Creating your investment portfolio is a great first step towards financial independence. But it is only one part of the picture. And it is not a one-time effort. Your portfolio needs to be monitored from time to time, and if the need arises, you need to rebalance your investments too. In fact, portfolio rebalancing is just as important as portfolio creation.

But many first-time investors — and even some experienced folks — may have trouble figuring out when to rebalance their investment portfolio. If you are also facing this dilemma, here are some valuable insights on what portfolio rebalancing is and when you should do it.

What is portfolio rebalancing?

When you create an investment portfolio, you typically allocate the capital you have among different investment options. This is known as asset allocation. It is the proportion in which your investment capital is allocated among different assets in your portfolio.

For instance, say you have Rs. 1 lakh available to invest. You are a conservative investor, and you want to limit your exposure to equity. So, you choose to invest only Rs. 20,000 in equity mutual funds and the remaining Rs. 80,000 in fixed income investments. This effectively means that you’ve invested 20% in equity and 80% in equity. That’s your asset allocation.

But the value of the equity funds will fluctuate over time, as will the value of the debt instruments. So, let’s assume that 1 year down the line, your portfolio looks like this —

  • 40,000 in equity
  • 90,000 in debt

Your equity to debt ratio has now changed from 20:80 to 40:90. In other words, your portfolio risk has gone up because the proportion of equity has increased. This may not be financially viable for you, and you will have to adjust your investment so your portfolio reflects your true risk profile. To do this, you can sell a part of your equity investments and reinvest the funds in debt securities till you restore the original asset allocation.

This is what we call portfolio rebalancing.

It can be defined as the process of changing the weightage of the assets in your portfolio till you achieve the optimal asset allocation for your investor profile.

When should you rebalance your investment portfolio?

There is no hard and fast rule regarding when you should rebalance your portfolio. That said, there are some common strategies that investors typically use to revisit their asset allocation and revise it if necessary.

Option 1: At specific points in time

This is the easiest way to check in on your investment portfolio. And most beginners tend to adopt this approach to portfolio rebalancing. Here, you can revisit your portfolio every six months or every year and examine the asset allocation at that point in time. If you find that it needs to be adjusted, you can rebalance your portfolio.

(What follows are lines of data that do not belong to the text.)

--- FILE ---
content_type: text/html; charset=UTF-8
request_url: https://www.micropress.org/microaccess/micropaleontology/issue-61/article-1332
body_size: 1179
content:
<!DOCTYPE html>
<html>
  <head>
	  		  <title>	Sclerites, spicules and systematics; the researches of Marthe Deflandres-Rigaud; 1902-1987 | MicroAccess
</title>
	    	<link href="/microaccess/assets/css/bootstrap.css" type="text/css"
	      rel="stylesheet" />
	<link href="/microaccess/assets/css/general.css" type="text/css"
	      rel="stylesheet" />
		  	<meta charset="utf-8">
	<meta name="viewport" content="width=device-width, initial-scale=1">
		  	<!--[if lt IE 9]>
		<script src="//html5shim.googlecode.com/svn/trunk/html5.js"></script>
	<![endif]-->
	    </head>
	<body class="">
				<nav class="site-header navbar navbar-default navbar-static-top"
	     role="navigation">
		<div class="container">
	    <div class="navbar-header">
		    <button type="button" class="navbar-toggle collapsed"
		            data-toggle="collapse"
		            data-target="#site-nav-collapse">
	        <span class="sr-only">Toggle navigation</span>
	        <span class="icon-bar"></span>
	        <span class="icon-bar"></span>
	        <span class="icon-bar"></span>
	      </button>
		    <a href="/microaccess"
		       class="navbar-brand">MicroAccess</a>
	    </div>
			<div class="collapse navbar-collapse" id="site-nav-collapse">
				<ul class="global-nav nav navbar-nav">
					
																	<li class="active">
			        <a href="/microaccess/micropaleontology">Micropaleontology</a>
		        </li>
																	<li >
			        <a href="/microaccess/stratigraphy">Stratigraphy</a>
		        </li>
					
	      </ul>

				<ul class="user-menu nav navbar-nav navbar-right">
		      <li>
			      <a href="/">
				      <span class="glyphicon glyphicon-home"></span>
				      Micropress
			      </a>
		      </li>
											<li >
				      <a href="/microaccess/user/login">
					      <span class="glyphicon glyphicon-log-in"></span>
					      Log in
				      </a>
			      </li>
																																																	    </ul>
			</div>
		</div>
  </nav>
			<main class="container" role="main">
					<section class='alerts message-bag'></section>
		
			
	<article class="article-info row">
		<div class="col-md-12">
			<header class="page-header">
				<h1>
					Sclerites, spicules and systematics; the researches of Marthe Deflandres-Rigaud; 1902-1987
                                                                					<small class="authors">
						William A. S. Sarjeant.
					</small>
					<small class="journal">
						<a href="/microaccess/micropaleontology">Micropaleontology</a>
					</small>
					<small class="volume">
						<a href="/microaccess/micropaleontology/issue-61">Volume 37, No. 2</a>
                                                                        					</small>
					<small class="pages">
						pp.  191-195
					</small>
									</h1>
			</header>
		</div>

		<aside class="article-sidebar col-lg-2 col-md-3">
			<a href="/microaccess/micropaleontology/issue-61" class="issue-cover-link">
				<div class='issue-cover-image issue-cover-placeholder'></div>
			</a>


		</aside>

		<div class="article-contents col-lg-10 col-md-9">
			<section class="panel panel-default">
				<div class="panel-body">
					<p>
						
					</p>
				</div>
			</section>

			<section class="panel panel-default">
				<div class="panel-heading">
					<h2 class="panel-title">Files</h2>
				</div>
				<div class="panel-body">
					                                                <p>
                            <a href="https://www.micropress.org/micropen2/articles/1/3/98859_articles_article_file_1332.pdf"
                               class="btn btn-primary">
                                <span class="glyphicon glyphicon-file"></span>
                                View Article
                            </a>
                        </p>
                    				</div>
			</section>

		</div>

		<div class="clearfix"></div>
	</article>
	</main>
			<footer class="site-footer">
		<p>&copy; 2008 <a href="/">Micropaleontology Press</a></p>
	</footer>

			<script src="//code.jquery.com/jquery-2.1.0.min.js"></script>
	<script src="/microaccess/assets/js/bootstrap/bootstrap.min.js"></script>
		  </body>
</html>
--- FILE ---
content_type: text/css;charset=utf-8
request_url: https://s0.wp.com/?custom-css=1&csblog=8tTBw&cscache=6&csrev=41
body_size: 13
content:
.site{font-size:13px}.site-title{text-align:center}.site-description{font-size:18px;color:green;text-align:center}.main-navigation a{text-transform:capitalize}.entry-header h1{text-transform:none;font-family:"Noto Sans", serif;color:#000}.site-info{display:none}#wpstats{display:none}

The risk to this time-based approach is that if you revisit your portfolio too frequently, you may end up rebalancing it needlessly. For instance, your asset allocation may have only deviated by 1% or 2%, but you may modify it when you do your periodic check-in, although this may not be necessary.

Option 2: When your portfolio deviates by a specified percentage

This strategy involves checking in and rebalancing your portfolio only if the asset allocation deviates by a specified amount — say around 5% or 10% from the optimal distribution. So, if you find that your portfolio has changed very little, you can let it be without having to rebalance it.

The upside to this approach is that it prevents unnecessary rebalancing. But the challenge is to keep an eye on and calculate the changes in the asset allocation accurately. This may be a bit tedious for beginners, but you can get used to it with time.

Option 3: When your risk profile or your financial goals change

You will also need to revisit and adjust your portfolio when you hit key milestones in life and when your risk profile changes. For instance, when you reach retirement age, your risk tolerance will be negligible, and your portfolio needs to be adjusted to reflect this. Similarly, if you have a new financial goal on your radar, like buying a new home, you may need to rebalance your portfolio in order to make these goals attainable.

Conclusion

So, the bottom line is that there is no right time to rebalance your investments. What’s right for you may not be the best choice for another investor. So, take some time to figure out your investment portfolio and identify the best approach to portfolio rebalancing. If you’re having trouble with this as a beginner, help is always just around the corner. You can approach a financial advisor for some expert guidance on how you can keep your portfolio’s asset allocation optimal for your financial goals.